PORTRAIT

Ouissem Belgacem : pour que la honte change de camp

Publié le 2 mars 2022
Temps de lecture : 4 min
Ouissem Belgacem
© TéFéCé
Ouissem Belgacem

Jeune espoir du football français, Ouissem Belgacem raccroche les crampons à 19 ans, épuisé de devoir dissimuler son homosexualité dans le milieu sportif. De son expérience sont nés un récit courageux, « Adieu, ma honte », publié chez Fayard en 2021, une tournée de sensibilisation dans les clubs de formation et bientôt une série documentaire. Dans le cadre des 4e Rencontres pour l’égalité, Ouissem Belgacem était présent pour un entretien-débat, au Pavillon République, le 15 mars dernier. Portrait.

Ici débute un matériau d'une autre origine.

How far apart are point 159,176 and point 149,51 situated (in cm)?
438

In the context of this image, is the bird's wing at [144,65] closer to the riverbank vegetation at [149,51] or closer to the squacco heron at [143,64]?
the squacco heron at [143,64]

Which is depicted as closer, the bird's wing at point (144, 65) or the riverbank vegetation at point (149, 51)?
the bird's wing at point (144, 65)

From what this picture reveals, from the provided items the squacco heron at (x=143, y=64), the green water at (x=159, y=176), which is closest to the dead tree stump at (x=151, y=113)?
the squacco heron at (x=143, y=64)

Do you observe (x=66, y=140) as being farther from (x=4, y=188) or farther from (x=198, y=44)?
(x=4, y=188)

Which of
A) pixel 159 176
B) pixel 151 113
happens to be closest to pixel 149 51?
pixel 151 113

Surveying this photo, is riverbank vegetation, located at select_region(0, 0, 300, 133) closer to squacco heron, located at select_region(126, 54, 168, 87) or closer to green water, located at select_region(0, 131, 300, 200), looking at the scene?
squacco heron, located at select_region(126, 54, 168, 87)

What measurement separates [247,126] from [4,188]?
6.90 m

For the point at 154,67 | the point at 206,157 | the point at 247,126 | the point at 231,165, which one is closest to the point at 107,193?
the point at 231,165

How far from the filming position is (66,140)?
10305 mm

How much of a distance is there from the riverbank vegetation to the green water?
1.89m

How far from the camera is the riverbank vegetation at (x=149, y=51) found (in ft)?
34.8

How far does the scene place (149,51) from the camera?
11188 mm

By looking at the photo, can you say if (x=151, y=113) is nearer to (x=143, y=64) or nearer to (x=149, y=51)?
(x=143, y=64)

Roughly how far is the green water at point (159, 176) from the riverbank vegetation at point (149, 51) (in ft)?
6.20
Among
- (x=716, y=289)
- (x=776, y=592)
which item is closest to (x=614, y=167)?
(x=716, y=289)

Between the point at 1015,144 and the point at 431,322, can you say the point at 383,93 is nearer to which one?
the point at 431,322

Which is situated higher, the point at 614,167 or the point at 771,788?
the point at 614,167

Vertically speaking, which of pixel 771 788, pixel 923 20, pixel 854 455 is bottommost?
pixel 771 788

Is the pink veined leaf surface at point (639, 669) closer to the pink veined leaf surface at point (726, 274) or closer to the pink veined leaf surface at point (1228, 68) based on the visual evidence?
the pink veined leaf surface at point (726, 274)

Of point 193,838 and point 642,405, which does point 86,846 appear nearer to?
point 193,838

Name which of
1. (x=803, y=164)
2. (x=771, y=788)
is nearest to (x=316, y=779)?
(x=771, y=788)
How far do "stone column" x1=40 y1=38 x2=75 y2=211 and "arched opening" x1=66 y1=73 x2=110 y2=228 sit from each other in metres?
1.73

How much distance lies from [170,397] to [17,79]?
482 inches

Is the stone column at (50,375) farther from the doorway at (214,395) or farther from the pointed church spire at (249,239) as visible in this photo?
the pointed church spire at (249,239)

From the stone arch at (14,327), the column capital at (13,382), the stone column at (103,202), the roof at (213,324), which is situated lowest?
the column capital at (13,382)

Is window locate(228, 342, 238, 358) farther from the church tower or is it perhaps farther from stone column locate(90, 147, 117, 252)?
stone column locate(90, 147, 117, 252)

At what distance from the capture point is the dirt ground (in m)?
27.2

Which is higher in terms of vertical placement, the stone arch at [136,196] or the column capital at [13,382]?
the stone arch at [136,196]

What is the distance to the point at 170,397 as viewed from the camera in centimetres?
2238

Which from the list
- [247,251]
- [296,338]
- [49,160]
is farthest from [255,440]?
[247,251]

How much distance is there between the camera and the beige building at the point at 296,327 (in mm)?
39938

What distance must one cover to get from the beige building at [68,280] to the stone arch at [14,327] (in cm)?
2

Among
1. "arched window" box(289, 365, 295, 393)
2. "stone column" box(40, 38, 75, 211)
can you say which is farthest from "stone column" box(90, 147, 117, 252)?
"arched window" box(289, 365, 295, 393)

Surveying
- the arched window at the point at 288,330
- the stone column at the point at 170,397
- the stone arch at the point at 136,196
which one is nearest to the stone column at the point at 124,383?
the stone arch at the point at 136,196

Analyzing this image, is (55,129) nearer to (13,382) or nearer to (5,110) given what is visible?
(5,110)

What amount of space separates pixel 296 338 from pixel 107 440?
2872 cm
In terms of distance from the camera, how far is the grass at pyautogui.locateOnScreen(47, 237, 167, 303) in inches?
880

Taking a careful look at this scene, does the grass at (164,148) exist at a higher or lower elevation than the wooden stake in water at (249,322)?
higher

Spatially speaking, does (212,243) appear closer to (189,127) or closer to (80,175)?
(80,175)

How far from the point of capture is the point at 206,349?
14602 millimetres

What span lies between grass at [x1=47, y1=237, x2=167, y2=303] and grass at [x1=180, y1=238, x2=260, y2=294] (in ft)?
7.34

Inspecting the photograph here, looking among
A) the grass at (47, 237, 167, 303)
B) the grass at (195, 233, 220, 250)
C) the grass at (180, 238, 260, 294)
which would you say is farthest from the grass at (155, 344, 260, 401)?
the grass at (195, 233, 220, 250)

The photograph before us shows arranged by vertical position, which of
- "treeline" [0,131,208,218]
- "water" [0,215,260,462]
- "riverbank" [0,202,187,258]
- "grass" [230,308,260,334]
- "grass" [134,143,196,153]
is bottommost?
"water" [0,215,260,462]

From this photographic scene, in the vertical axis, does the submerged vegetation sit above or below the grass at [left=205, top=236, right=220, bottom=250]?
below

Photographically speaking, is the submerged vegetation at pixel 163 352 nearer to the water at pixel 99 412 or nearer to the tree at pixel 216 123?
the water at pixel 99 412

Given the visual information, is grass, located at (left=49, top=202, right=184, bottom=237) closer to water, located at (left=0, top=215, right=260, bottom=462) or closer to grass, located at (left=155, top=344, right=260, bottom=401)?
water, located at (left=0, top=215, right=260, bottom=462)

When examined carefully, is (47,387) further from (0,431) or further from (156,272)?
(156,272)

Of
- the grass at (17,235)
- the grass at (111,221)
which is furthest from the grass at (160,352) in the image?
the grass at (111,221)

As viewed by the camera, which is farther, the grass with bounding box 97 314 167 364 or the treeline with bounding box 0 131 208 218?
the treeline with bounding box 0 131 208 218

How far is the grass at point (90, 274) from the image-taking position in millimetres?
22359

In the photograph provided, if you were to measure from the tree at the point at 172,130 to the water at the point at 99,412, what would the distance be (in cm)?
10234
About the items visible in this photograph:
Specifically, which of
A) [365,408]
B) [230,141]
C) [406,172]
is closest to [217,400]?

Ouissem Belgacem est auteur, conférencier, et dirigeant de One Track, une agence qui accompagne les sportifs de haut niveau dans leur reconversion professionnelle. C’est en renouant avec le milieu du football, qu’il avait quitté à regret une dizaine d’années plus tôt, et en constatant que l’homophobie sévissait toujours, qu’Ouissem s’est décidé à s’engager contre les discriminations : « La France avance à de multiples vitesses, dans certains secteurs, comme la mode ou la communication, l’orientation sexuelle est acceptée aujourd’hui. Mais pas dans le foot ».

La formation

Quand le jeune Ouissem quitte la banlieue d’Aix-en-Provence pour faire le tour des clubs de football avec sa mère, il est séduit par la Ville rose. Il entre donc en formation au TFC à 13 ans. Son adolescence se résume à des années de travail acharné pour devenir joueur professionnel et des années de lutte contre nature. Les blagues de vestiaire, les « Bougez-vous, bande de tarlouzes ! » des coachs et les insultes des supporters font naître en lui une honte qui va lui coller à la peau. Le monde du football n’est pas tendre avec l’homosexualité. Sa famille et sa religion, l’Islam, non plus. « Je priais tous les soirs pour ‘devenir hétéro’, je cherchais à me fondre dans la masse, j’enchaînais les conquêtes féminines. Je n’en suis pas fier, mais je suis même allé jusqu’à participer à une brigade anti-gay pour brouiller les pistes » confie Ouissem.

Ouissem Belgacem au TFC
© D.R.
Ouissem Belgacem au TFC

À Toulouse, comme au sein de l’équipe nationale de Tunisie dans laquelle il joue aussi, il ressent le même malaise grandissant à jouer le rôle  du « gay qu’on ne démasque jamais ». Ouissem tente sa chance aux États-Unis, mais là encore, le poids des préjugés et de la religion ne lui laisse aucune chance. Et met sa santé mentale en péril. Très déprimé, il abandonne définitivement son rêve de gosse et rompt son contrat.

Londres, adieu la honte

Ouissem s’installe alors à Londres, « une bulle d’oxygène en Europe », où son homosexualité n’est plus une honte, même s’il la cache toujours à sa famille et à ses anciens amis footballeurs. Il reprend ses études et entre comme ingénieur consultant chez Véolia. Avant de monter son organisme de formation en 2014 et de replonger dans l’homophobie.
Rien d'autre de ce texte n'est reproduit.